いやいやえん@引っ越しました!

映画・DVDの感想ブログです。個人の感想なのでネタバレしています。

ダークナイト ライジング

【概略】
ダークナイトがデント検事の死の責任を背負い、ゴッサム・シティーから姿を消した夜から8年後。平和を取り戻した街に覆面テロリスト・ベインが現れ、ダークナイトが再び立ち上がる。
アクション


.0★★★★☆
「バットマン」シリーズ3部作の完結編。
重厚な雰囲気は変わらずですが、前作「ダークナイト」が凄かったので、本作でどう締めくくるのかと期待がとにかく大きく、見たいような見たくないような複雑な気分でした。
あれから8年後。デントを光の騎士として象徴的に祀り上げ、ゴッサム・シティの平和は偽りの上に成り立っていた…。その間バットマンは身を潜め隠遁生活を送っていた。

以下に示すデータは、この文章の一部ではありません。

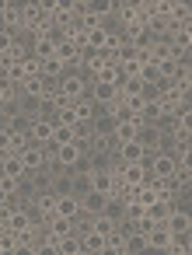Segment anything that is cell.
<instances>
[{"instance_id": "obj_1", "label": "cell", "mask_w": 192, "mask_h": 255, "mask_svg": "<svg viewBox=\"0 0 192 255\" xmlns=\"http://www.w3.org/2000/svg\"><path fill=\"white\" fill-rule=\"evenodd\" d=\"M175 168H178V161H175L171 150H154L150 161H147V175H150L154 182H171Z\"/></svg>"}, {"instance_id": "obj_2", "label": "cell", "mask_w": 192, "mask_h": 255, "mask_svg": "<svg viewBox=\"0 0 192 255\" xmlns=\"http://www.w3.org/2000/svg\"><path fill=\"white\" fill-rule=\"evenodd\" d=\"M91 189L112 199V196L122 192V178H119V171H112V168H95V171H91Z\"/></svg>"}, {"instance_id": "obj_3", "label": "cell", "mask_w": 192, "mask_h": 255, "mask_svg": "<svg viewBox=\"0 0 192 255\" xmlns=\"http://www.w3.org/2000/svg\"><path fill=\"white\" fill-rule=\"evenodd\" d=\"M60 95H63L67 102L84 98V95H88V77H84L81 70H67V74L60 77Z\"/></svg>"}, {"instance_id": "obj_4", "label": "cell", "mask_w": 192, "mask_h": 255, "mask_svg": "<svg viewBox=\"0 0 192 255\" xmlns=\"http://www.w3.org/2000/svg\"><path fill=\"white\" fill-rule=\"evenodd\" d=\"M136 143H140L147 154H154V150L164 147V129H161L157 123H143V126L136 129Z\"/></svg>"}, {"instance_id": "obj_5", "label": "cell", "mask_w": 192, "mask_h": 255, "mask_svg": "<svg viewBox=\"0 0 192 255\" xmlns=\"http://www.w3.org/2000/svg\"><path fill=\"white\" fill-rule=\"evenodd\" d=\"M88 98H91L95 105H101V109H112L115 98H119V88H112V84H105V81H88Z\"/></svg>"}, {"instance_id": "obj_6", "label": "cell", "mask_w": 192, "mask_h": 255, "mask_svg": "<svg viewBox=\"0 0 192 255\" xmlns=\"http://www.w3.org/2000/svg\"><path fill=\"white\" fill-rule=\"evenodd\" d=\"M164 227H168L175 238H182V234H192V217H189V206H175V210H168V217H164Z\"/></svg>"}, {"instance_id": "obj_7", "label": "cell", "mask_w": 192, "mask_h": 255, "mask_svg": "<svg viewBox=\"0 0 192 255\" xmlns=\"http://www.w3.org/2000/svg\"><path fill=\"white\" fill-rule=\"evenodd\" d=\"M21 161H25L28 171H39V168H46V164L53 161V154H49V147H42V143H28V147L21 150Z\"/></svg>"}, {"instance_id": "obj_8", "label": "cell", "mask_w": 192, "mask_h": 255, "mask_svg": "<svg viewBox=\"0 0 192 255\" xmlns=\"http://www.w3.org/2000/svg\"><path fill=\"white\" fill-rule=\"evenodd\" d=\"M119 178H122V185L136 189V185H143L150 175H147V164H143V161H122V168H119Z\"/></svg>"}, {"instance_id": "obj_9", "label": "cell", "mask_w": 192, "mask_h": 255, "mask_svg": "<svg viewBox=\"0 0 192 255\" xmlns=\"http://www.w3.org/2000/svg\"><path fill=\"white\" fill-rule=\"evenodd\" d=\"M147 248L171 252V248H175V234H171L164 224H150V227H147Z\"/></svg>"}, {"instance_id": "obj_10", "label": "cell", "mask_w": 192, "mask_h": 255, "mask_svg": "<svg viewBox=\"0 0 192 255\" xmlns=\"http://www.w3.org/2000/svg\"><path fill=\"white\" fill-rule=\"evenodd\" d=\"M53 133H56V119H32V129H28V136H32V143H53Z\"/></svg>"}, {"instance_id": "obj_11", "label": "cell", "mask_w": 192, "mask_h": 255, "mask_svg": "<svg viewBox=\"0 0 192 255\" xmlns=\"http://www.w3.org/2000/svg\"><path fill=\"white\" fill-rule=\"evenodd\" d=\"M81 53H84V49H81L77 42H70V39L56 42V60H60V63H67L70 70H77V63H81Z\"/></svg>"}, {"instance_id": "obj_12", "label": "cell", "mask_w": 192, "mask_h": 255, "mask_svg": "<svg viewBox=\"0 0 192 255\" xmlns=\"http://www.w3.org/2000/svg\"><path fill=\"white\" fill-rule=\"evenodd\" d=\"M105 206H108V196H101V192H84L81 196V217H95V213H105Z\"/></svg>"}, {"instance_id": "obj_13", "label": "cell", "mask_w": 192, "mask_h": 255, "mask_svg": "<svg viewBox=\"0 0 192 255\" xmlns=\"http://www.w3.org/2000/svg\"><path fill=\"white\" fill-rule=\"evenodd\" d=\"M46 234L60 241V238H67V234H74V220H70V217H60V213H49V217H46Z\"/></svg>"}, {"instance_id": "obj_14", "label": "cell", "mask_w": 192, "mask_h": 255, "mask_svg": "<svg viewBox=\"0 0 192 255\" xmlns=\"http://www.w3.org/2000/svg\"><path fill=\"white\" fill-rule=\"evenodd\" d=\"M91 81H105V84H112V88H119L122 81H126V74H122V67L112 60V63H101L98 70H95V77Z\"/></svg>"}, {"instance_id": "obj_15", "label": "cell", "mask_w": 192, "mask_h": 255, "mask_svg": "<svg viewBox=\"0 0 192 255\" xmlns=\"http://www.w3.org/2000/svg\"><path fill=\"white\" fill-rule=\"evenodd\" d=\"M115 157H119V161H143V164L150 161V154H147V150H143V147H140L136 140H126V143H115Z\"/></svg>"}, {"instance_id": "obj_16", "label": "cell", "mask_w": 192, "mask_h": 255, "mask_svg": "<svg viewBox=\"0 0 192 255\" xmlns=\"http://www.w3.org/2000/svg\"><path fill=\"white\" fill-rule=\"evenodd\" d=\"M53 213L77 220V217H81V199H77L74 192H60V196H56V210H53Z\"/></svg>"}, {"instance_id": "obj_17", "label": "cell", "mask_w": 192, "mask_h": 255, "mask_svg": "<svg viewBox=\"0 0 192 255\" xmlns=\"http://www.w3.org/2000/svg\"><path fill=\"white\" fill-rule=\"evenodd\" d=\"M0 175H7V178H18V182H21V178L28 175L21 154H4V161H0Z\"/></svg>"}, {"instance_id": "obj_18", "label": "cell", "mask_w": 192, "mask_h": 255, "mask_svg": "<svg viewBox=\"0 0 192 255\" xmlns=\"http://www.w3.org/2000/svg\"><path fill=\"white\" fill-rule=\"evenodd\" d=\"M4 126H7L11 133H28V129H32V119L18 109V112H11V116H4Z\"/></svg>"}, {"instance_id": "obj_19", "label": "cell", "mask_w": 192, "mask_h": 255, "mask_svg": "<svg viewBox=\"0 0 192 255\" xmlns=\"http://www.w3.org/2000/svg\"><path fill=\"white\" fill-rule=\"evenodd\" d=\"M42 88H46V81H42V77H25V81L18 84V95H25V98H39V95H42Z\"/></svg>"}, {"instance_id": "obj_20", "label": "cell", "mask_w": 192, "mask_h": 255, "mask_svg": "<svg viewBox=\"0 0 192 255\" xmlns=\"http://www.w3.org/2000/svg\"><path fill=\"white\" fill-rule=\"evenodd\" d=\"M74 112H77V119H81V123H91V119H95V112H98V105L84 95V98H77V102H74Z\"/></svg>"}, {"instance_id": "obj_21", "label": "cell", "mask_w": 192, "mask_h": 255, "mask_svg": "<svg viewBox=\"0 0 192 255\" xmlns=\"http://www.w3.org/2000/svg\"><path fill=\"white\" fill-rule=\"evenodd\" d=\"M53 119H56V126H70V129H74V126L81 123V119H77V112H74V102H67V105H60Z\"/></svg>"}, {"instance_id": "obj_22", "label": "cell", "mask_w": 192, "mask_h": 255, "mask_svg": "<svg viewBox=\"0 0 192 255\" xmlns=\"http://www.w3.org/2000/svg\"><path fill=\"white\" fill-rule=\"evenodd\" d=\"M32 56H39V60H53V56H56V42H53L49 35H42V39L32 46Z\"/></svg>"}, {"instance_id": "obj_23", "label": "cell", "mask_w": 192, "mask_h": 255, "mask_svg": "<svg viewBox=\"0 0 192 255\" xmlns=\"http://www.w3.org/2000/svg\"><path fill=\"white\" fill-rule=\"evenodd\" d=\"M67 70H70V67H67V63H60L56 56H53V60H42V77H49V81H60Z\"/></svg>"}, {"instance_id": "obj_24", "label": "cell", "mask_w": 192, "mask_h": 255, "mask_svg": "<svg viewBox=\"0 0 192 255\" xmlns=\"http://www.w3.org/2000/svg\"><path fill=\"white\" fill-rule=\"evenodd\" d=\"M70 192L81 199L84 192H91V171H74V182H70Z\"/></svg>"}, {"instance_id": "obj_25", "label": "cell", "mask_w": 192, "mask_h": 255, "mask_svg": "<svg viewBox=\"0 0 192 255\" xmlns=\"http://www.w3.org/2000/svg\"><path fill=\"white\" fill-rule=\"evenodd\" d=\"M32 203H35V206H39V210H42V213L49 217V213L56 210V192H53V189H46V192H39V196H35Z\"/></svg>"}, {"instance_id": "obj_26", "label": "cell", "mask_w": 192, "mask_h": 255, "mask_svg": "<svg viewBox=\"0 0 192 255\" xmlns=\"http://www.w3.org/2000/svg\"><path fill=\"white\" fill-rule=\"evenodd\" d=\"M21 210L28 213V224H32V227H46V213H42L32 199H25V203H21Z\"/></svg>"}, {"instance_id": "obj_27", "label": "cell", "mask_w": 192, "mask_h": 255, "mask_svg": "<svg viewBox=\"0 0 192 255\" xmlns=\"http://www.w3.org/2000/svg\"><path fill=\"white\" fill-rule=\"evenodd\" d=\"M28 227H32V224H28V213H25V210L18 206V210L11 213V220H7V231H14V234H21V231H28Z\"/></svg>"}, {"instance_id": "obj_28", "label": "cell", "mask_w": 192, "mask_h": 255, "mask_svg": "<svg viewBox=\"0 0 192 255\" xmlns=\"http://www.w3.org/2000/svg\"><path fill=\"white\" fill-rule=\"evenodd\" d=\"M122 252H147V234H143V231H129Z\"/></svg>"}, {"instance_id": "obj_29", "label": "cell", "mask_w": 192, "mask_h": 255, "mask_svg": "<svg viewBox=\"0 0 192 255\" xmlns=\"http://www.w3.org/2000/svg\"><path fill=\"white\" fill-rule=\"evenodd\" d=\"M140 116H143V123H157V119L164 116V109H161V102L154 98V102H143V109H140Z\"/></svg>"}, {"instance_id": "obj_30", "label": "cell", "mask_w": 192, "mask_h": 255, "mask_svg": "<svg viewBox=\"0 0 192 255\" xmlns=\"http://www.w3.org/2000/svg\"><path fill=\"white\" fill-rule=\"evenodd\" d=\"M60 252H63V255H81V234L74 231V234L60 238Z\"/></svg>"}, {"instance_id": "obj_31", "label": "cell", "mask_w": 192, "mask_h": 255, "mask_svg": "<svg viewBox=\"0 0 192 255\" xmlns=\"http://www.w3.org/2000/svg\"><path fill=\"white\" fill-rule=\"evenodd\" d=\"M0 189L7 192V199H11V196H21V182H18V178H7V175H0Z\"/></svg>"}, {"instance_id": "obj_32", "label": "cell", "mask_w": 192, "mask_h": 255, "mask_svg": "<svg viewBox=\"0 0 192 255\" xmlns=\"http://www.w3.org/2000/svg\"><path fill=\"white\" fill-rule=\"evenodd\" d=\"M18 46V35L14 32H4V28H0V53H11Z\"/></svg>"}, {"instance_id": "obj_33", "label": "cell", "mask_w": 192, "mask_h": 255, "mask_svg": "<svg viewBox=\"0 0 192 255\" xmlns=\"http://www.w3.org/2000/svg\"><path fill=\"white\" fill-rule=\"evenodd\" d=\"M53 143H74V129H70V126H56Z\"/></svg>"}, {"instance_id": "obj_34", "label": "cell", "mask_w": 192, "mask_h": 255, "mask_svg": "<svg viewBox=\"0 0 192 255\" xmlns=\"http://www.w3.org/2000/svg\"><path fill=\"white\" fill-rule=\"evenodd\" d=\"M11 140H14V133L7 126H0V154H11Z\"/></svg>"}, {"instance_id": "obj_35", "label": "cell", "mask_w": 192, "mask_h": 255, "mask_svg": "<svg viewBox=\"0 0 192 255\" xmlns=\"http://www.w3.org/2000/svg\"><path fill=\"white\" fill-rule=\"evenodd\" d=\"M0 161H4V154H0Z\"/></svg>"}, {"instance_id": "obj_36", "label": "cell", "mask_w": 192, "mask_h": 255, "mask_svg": "<svg viewBox=\"0 0 192 255\" xmlns=\"http://www.w3.org/2000/svg\"><path fill=\"white\" fill-rule=\"evenodd\" d=\"M0 77H4V74H0Z\"/></svg>"}]
</instances>
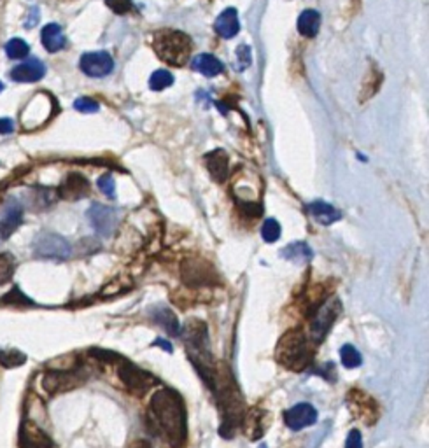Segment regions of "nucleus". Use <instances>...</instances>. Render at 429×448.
I'll use <instances>...</instances> for the list:
<instances>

前作のジョーカーに比べ、今回のベイン(トム・ハーディ)はやっぱりインパクトが弱い。必要悪と言う感じでもなかったし、いまいち目的統一性がなく、終盤黒幕が出てきてから一気に小者感が出てしまいましたよね。
どちらかといえば、それこそ自分の心の闇の象徴…まさに「奈落から這い上がる」描写に重きを置いていて、一作目の「バットマン ビギンズ」にあった「恐怖に向き合う事」や「善と悪の狭間の葛藤」という深い哲学的思考があるのかなと。そして自由への渇望ね。ブルースは、ゴッサム・シティを、大切な人々を守るため再び立ち上がる。

後継者となり得るジョセフ・ゴードン=レヴィットさん演じるジョン・ブレイク(本名ロビン)。セクシーなアン・ハサウェイさんのキャット・ウーマン。彼らも含めて、登場人物がみな何らかの複雑な思いを抱えて自らの正義のため動いているんだよね。
前作ほど突き抜けた感覚はありませんでしたが、アルフレッドのいつかの夢どおりのラストはなかなか感動的だった。
バットマンのアイテムの数々は格好良いし、1作目との繋がりが深かったストーリー展開があとを引く。「誰もがヒーローになれる」は与えてくれた温もりに対して、それから次代を継ぐであろう者たちに対して。
なんだかんだいっても期待を裏切らない出来栄えでやはり圧巻の映画だった。バットマンシリーズが昔から好きだった私、こんな格好いいシリアスな映画シリーズを作ってくれた監督にほんと感謝!